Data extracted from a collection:
_ _ _ _ _

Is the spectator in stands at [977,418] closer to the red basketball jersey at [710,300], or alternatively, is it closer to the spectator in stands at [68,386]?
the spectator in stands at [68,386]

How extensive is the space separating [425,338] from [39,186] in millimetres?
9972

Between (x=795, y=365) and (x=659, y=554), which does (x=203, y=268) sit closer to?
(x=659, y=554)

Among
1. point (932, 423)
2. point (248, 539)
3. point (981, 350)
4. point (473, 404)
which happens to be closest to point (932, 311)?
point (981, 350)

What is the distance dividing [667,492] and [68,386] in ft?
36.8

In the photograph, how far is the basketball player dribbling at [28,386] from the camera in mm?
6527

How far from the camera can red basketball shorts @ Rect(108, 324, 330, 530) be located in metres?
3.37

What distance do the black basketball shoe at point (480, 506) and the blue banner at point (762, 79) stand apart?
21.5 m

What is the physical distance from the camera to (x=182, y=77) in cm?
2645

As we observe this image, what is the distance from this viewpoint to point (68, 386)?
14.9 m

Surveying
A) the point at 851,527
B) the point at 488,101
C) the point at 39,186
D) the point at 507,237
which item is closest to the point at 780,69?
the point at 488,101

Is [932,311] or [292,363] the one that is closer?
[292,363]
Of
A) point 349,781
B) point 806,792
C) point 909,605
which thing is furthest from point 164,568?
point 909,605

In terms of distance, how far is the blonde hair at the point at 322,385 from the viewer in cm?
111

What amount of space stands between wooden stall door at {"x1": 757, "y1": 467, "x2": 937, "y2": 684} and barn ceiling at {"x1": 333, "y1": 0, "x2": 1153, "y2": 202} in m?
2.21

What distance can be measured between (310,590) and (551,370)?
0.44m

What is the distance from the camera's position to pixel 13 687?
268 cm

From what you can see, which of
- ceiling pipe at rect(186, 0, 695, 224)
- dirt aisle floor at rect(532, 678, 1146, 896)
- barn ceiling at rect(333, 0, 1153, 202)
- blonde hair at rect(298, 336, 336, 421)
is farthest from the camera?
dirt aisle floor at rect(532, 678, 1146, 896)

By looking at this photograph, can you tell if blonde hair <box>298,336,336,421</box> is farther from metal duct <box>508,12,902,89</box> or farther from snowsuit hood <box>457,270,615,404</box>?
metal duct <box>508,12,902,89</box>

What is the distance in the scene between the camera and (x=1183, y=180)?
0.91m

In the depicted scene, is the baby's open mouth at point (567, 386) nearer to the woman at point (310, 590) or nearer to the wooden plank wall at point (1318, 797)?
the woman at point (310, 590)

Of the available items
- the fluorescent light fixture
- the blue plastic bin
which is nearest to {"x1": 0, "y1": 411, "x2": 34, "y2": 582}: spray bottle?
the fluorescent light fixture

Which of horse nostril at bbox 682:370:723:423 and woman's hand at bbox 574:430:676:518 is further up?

_ _ _ _ _

» What is asked
Repeat only the stretch of lines that begins at the line containing "What amount of" and ends at the last line above, both included.

» Complete response
What amount of space stands between wooden stall door at {"x1": 757, "y1": 467, "x2": 937, "y2": 684} and barn ceiling at {"x1": 333, "y1": 0, "x2": 1153, "y2": 202} in m?
2.21

What distance can be measured between (310,590) and (551,370)?
0.44m

What is the distance from the camera's position to pixel 13 687?
268 cm

From what you can see, which of
- ceiling pipe at rect(186, 0, 695, 224)
- dirt aisle floor at rect(532, 678, 1146, 896)
- barn ceiling at rect(333, 0, 1153, 202)
- blonde hair at rect(298, 336, 336, 421)
is farthest from the camera?
dirt aisle floor at rect(532, 678, 1146, 896)

By looking at this photograph, can you tell if blonde hair <box>298,336,336,421</box> is farther from metal duct <box>508,12,902,89</box> or farther from snowsuit hood <box>457,270,615,404</box>?
metal duct <box>508,12,902,89</box>

What is the distance in the scene between the camera and (x=1183, y=180)?
0.91m

In the depicted scene, is the baby's open mouth at point (567, 386) nearer to the woman at point (310, 590) or nearer to the wooden plank wall at point (1318, 797)?
the woman at point (310, 590)

Of the available items
- the fluorescent light fixture
- the blue plastic bin
which is nearest to {"x1": 0, "y1": 411, "x2": 34, "y2": 582}: spray bottle?
the fluorescent light fixture

Which of horse nostril at bbox 682:370:723:423 and woman's hand at bbox 574:430:676:518 is further up?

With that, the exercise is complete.